Task to carry out:
The output should be the listing below, limited to the lines from the one with "Gruppenbild an der" through the one with "Blick_ins_Wohnzimmer_vom_Treppenaufgang", exact and without pictures.

Given information:
====

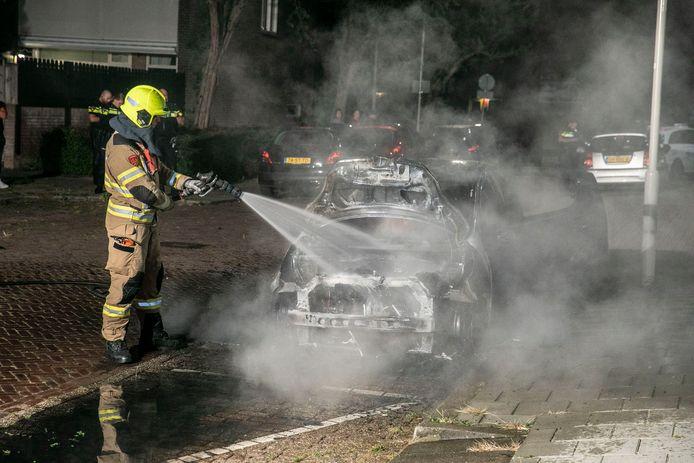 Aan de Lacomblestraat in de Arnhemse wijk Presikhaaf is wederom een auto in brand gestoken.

====

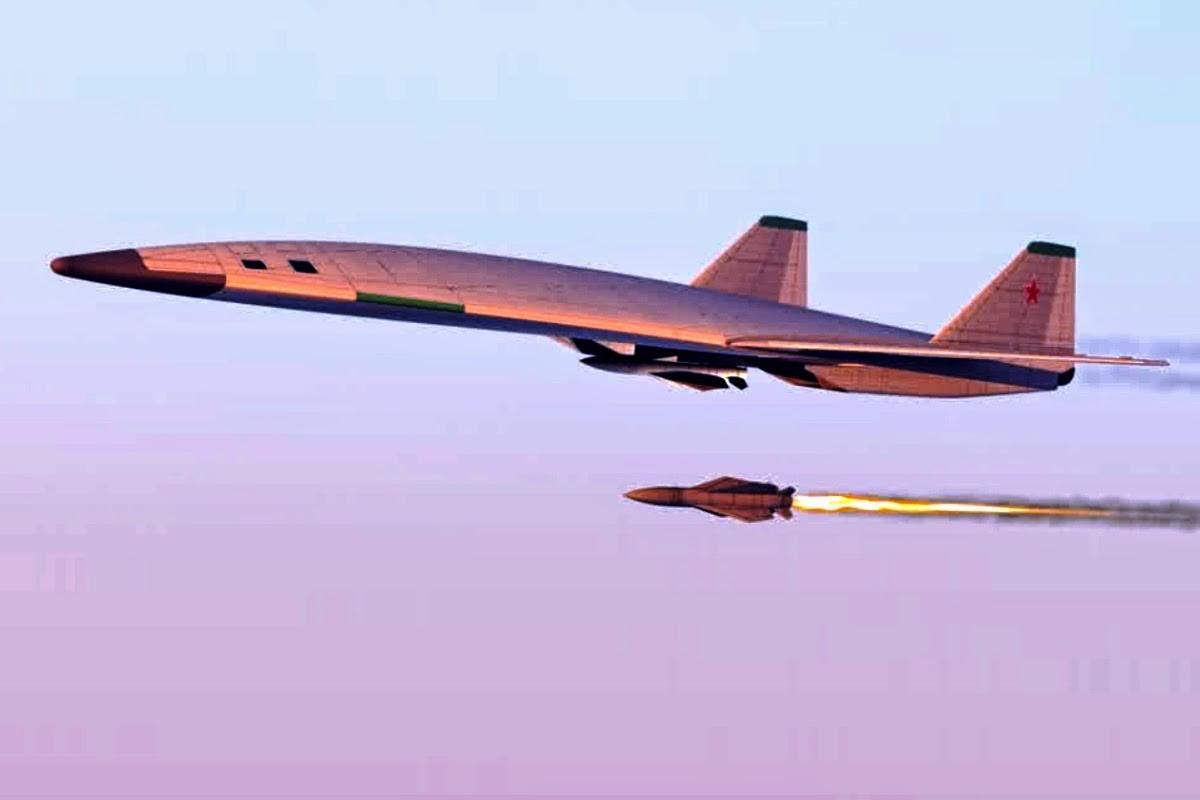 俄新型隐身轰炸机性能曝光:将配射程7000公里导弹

====

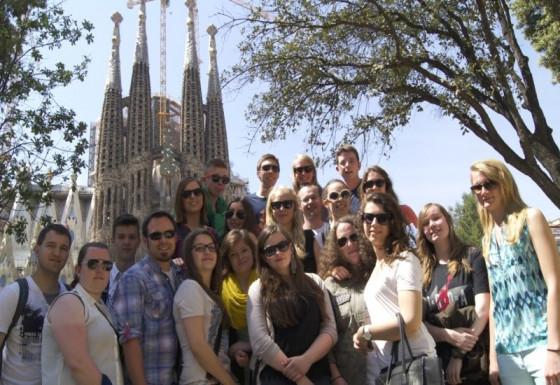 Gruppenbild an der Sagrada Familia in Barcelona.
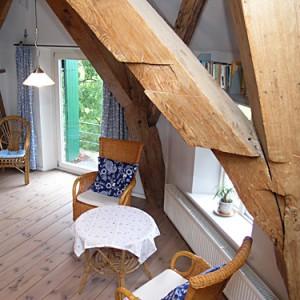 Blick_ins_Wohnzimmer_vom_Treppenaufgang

====

Answer for this exercise:
 Gruppenbild an der Sagrada Familia in Barcelona.
 Blick_ins_Wohnzimmer_vom_Treppenaufgang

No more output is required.